The book by Antonia Fraser could not be more different from the collection of essays edited by Mary Prior. The one is lively, entertaining, anecdotal, and not very thoughtful. The other is analytical, full of tables and graphs, serious and convincing in its conclusions, but a bit dogged and often dull. Unlike Antonia Fraser’s book, the collection sometimes breaks commandment number one. Each book thus provides an illuminating contrast and counterpoint to the other. Antonia Fraser has an anecdotal chapter on “petticoat-authors.” Patricia Crawford provides instead a checklist of all published writings by female authors in the seventeenth century, accompanied by a graph demonstrating a sudden rise in numbers in 1640 and a rough plateau thereafter, although she fails to provide figures for male and female publications together by which to check the significance of the jump. She also analyzes the obstacles to publishing by women, and their reasons for publishing. Antonia Fraser has another chapter on “the pain and the peril,” vividly describing the horrors of endless yearly childbirth. Dorothy McLaren provides a close statistical analysis demonstrating that the average woman had about six fairly widely spaced births, thanks to the contraceptive effects of prolonged lactation; and that even the rare ten or more childbirths were by no means as dangerous to the mother as we tend to assume. The one is a pleasure to read; the other is more informative.

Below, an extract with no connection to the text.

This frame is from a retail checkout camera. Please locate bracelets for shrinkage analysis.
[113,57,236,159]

Antonia Fraser has a chapter describing the ferocious hunt for rich widows, according to her a timeless activity. But Barbara J. Todd shows that in fact there was a dramatic decline in the seventeenth century of widows who married again, and offers some plausible reasons why. Where Fraser gives a fuller sense of what it was like to be an upper-class woman in the seventeenth century, the latter explains the whats, the whys, and the how many, and demonstrates change over time.

Mary Prior’s volume of essays contains an admirably wise and thoughtful foreword by Joan Thirsk about women’s history in general and its historiography in England, stressing the remarkable pioneer work of Alice Clark, first published as long ago as 1919 and reprinted in 1982.2 Alice Clark’s theme was how the lives of working women had been transformed by the shift of the female labor force from domestic industry in the home in the seventeenth century to the impersonal world of the factory in the late nineteenth, and the effects this had upon women’s lives and the structure of the family. Her conclusion, still not entirely overthrown, was that the early modern domestic industrial system increased the family income, enhanced the status and responsibility of women, and inspired them with the solid virtues of thrift and hard work, discipline and good business sense. As Joan Thirsk remarks, women inserted themselves into the interstices of the world of work, exercising remarkable resourcefulness, ingenuity, and adaptability in the process.

It must be said, however, that the essays assembled by Mary Prior do not make a coherent volume, despite the important original discoveries made by several of the contributors. The pieces simply do not hang together, since their only connecting thread is the tenuous one of the topic of women. Even Joan Thirsk’s foreword fails to provide cohesion and a theme. One learns much on a diversity of specific points from Mary Prior’s sober collection of essays, but gets greater aesthetic pleasure from Antonia Fraser’s bombardment of lively episodes. Neither provides the reader with a wholly satisfactory general account of the life of women in seventeenth-century England. Taken together, however, they provide a benchmark by which we, some three hundred years later, can measure our achievements to date in partially remedying an ancient and systematic injustice done to one half of the human race by the other half.